For Funsies

A lot of my thought life is taken up with the family of God, specifically the local church. As a pastor’s wife, it’s kind of my job. We make a big deal about one-on-one discipleship, small groups, Bible studies, Sunday morning services… but we don’t really talk as much about just hanging out with each other, getting to know the side of someone that only comes out during a good game of Scrabble or bowling or softball. As crucial as the serious stuff is, the “just for fun” category is equally important for building up the health of the church.

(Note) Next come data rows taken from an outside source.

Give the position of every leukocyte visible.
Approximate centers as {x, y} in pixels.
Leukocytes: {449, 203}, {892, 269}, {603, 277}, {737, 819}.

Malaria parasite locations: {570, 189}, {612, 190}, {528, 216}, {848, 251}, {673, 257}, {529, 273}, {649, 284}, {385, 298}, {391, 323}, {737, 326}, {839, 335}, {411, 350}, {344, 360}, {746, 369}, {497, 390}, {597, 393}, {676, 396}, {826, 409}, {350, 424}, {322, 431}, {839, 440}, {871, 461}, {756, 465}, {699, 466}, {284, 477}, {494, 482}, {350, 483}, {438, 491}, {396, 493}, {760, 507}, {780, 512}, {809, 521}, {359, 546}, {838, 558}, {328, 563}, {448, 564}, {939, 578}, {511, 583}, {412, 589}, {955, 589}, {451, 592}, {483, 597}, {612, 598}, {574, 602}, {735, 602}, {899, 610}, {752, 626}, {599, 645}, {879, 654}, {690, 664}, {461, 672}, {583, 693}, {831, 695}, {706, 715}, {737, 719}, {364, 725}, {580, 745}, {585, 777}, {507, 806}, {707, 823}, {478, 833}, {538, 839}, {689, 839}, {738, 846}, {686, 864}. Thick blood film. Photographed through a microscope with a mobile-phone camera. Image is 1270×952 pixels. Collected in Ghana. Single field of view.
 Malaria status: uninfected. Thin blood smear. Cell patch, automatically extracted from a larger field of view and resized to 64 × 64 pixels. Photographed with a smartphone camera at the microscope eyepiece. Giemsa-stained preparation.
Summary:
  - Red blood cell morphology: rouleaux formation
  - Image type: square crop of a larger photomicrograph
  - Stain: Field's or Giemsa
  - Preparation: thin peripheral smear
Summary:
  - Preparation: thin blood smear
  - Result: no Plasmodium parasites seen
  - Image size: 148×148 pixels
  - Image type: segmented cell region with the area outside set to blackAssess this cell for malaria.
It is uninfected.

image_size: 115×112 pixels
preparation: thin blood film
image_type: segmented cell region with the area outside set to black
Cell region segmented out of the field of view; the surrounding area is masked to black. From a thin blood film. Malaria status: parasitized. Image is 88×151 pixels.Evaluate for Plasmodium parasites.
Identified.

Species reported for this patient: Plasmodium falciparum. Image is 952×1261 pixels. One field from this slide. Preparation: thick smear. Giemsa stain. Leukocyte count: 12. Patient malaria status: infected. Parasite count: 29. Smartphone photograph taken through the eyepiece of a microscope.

I’ll admit: the serious stuff is my jam due to a mix of personality and role. Most requests for my time revolve around asking for help—relational help, spiritual help, personal help, ministry help. Which is cool because I love helping. I could sit across from a woman seeking counsel all afternoon if the beverage is right, but I get super awkward when thrust into situations that require play. Clear-cut objectives I can do; the ambiguity of a come-and-go hangout makes my knees knock. This tendency toward the serious is effective for ministry but hard on the heart: it turns church people into responsibilities instead of real, deep-down pleasures. The Lord reminds me that family isn’t just a bunch of check boxes to take care of—family is late nights, long meals, swimsuit season, fireside chats. Family doesn’t need me to control but to engage.

Jesus never seems to have a problem with this concept, and of everyone, He has the most right to. He was on a mission to save the world, after all. But you don’t see Him rushing through the relationship-building parts like, “Just get Me to the good stuff already! I have 73 people to heal here before moving on to the next place where I have to talk to so-and-so about getting a thing done, and then there’s that demon-possessed guy I have an appointment with at 8:00. How much longer is this lunch gonna take?!” Nope. He looks like He actually enjoys the people He’s with.

What if we (I) slowed down the insane need to look busy/important and just soaked up the moment? If presence replaced productivity as the day’s top priority? If we (I) scheduled time for fun with the brothers and sisters God has put here for a reason?

A few ideas to get our (my) wheels turning:

  • host a board game night
  • show a movie and let everyone bring snacks
  • invite a new family out for a scenic walk
  • show up more often when others initiate
  • get some families together for a campout
  • do something seasonal with a couple of friends
  • make crafts with your small group
  • break out the bikes with a young family or two
  • have a fire pit evening
  • try a new class together

The main thing is to figure out the typical excuses and work around them. “I don’t want them judging the dust bunnies under the couch!” Cool—invite someone out on the town. “I’m so tired when I get home from work!” How about a breakfast club? “They all sound so smart about the Bible, and I don’t know anything!” Host a get-together that doesn’t revolve around church talk.

(Yes, I realize these suggestions can stunt a believer’s growth if relied upon over the long haul. But they won’t stunt growth as much as allowing such excuses to keep others at arm’s length forever. These are just to get you started. Think of how you can take a baby step toward building community around fun. As you get used to walking with the church in a life-on-life setting, then you can begin addressing the fears about the dust bunnies or the time commitments or the lack of biblical knowledge.)

Maybe it’s time to see the people around us (me) as hearts to be loved on and heard from rather than crises to be fixed. Let’s be brave together as we move into this crazy notion of family God has cherished from the beginning. How can you begin building community just for fun?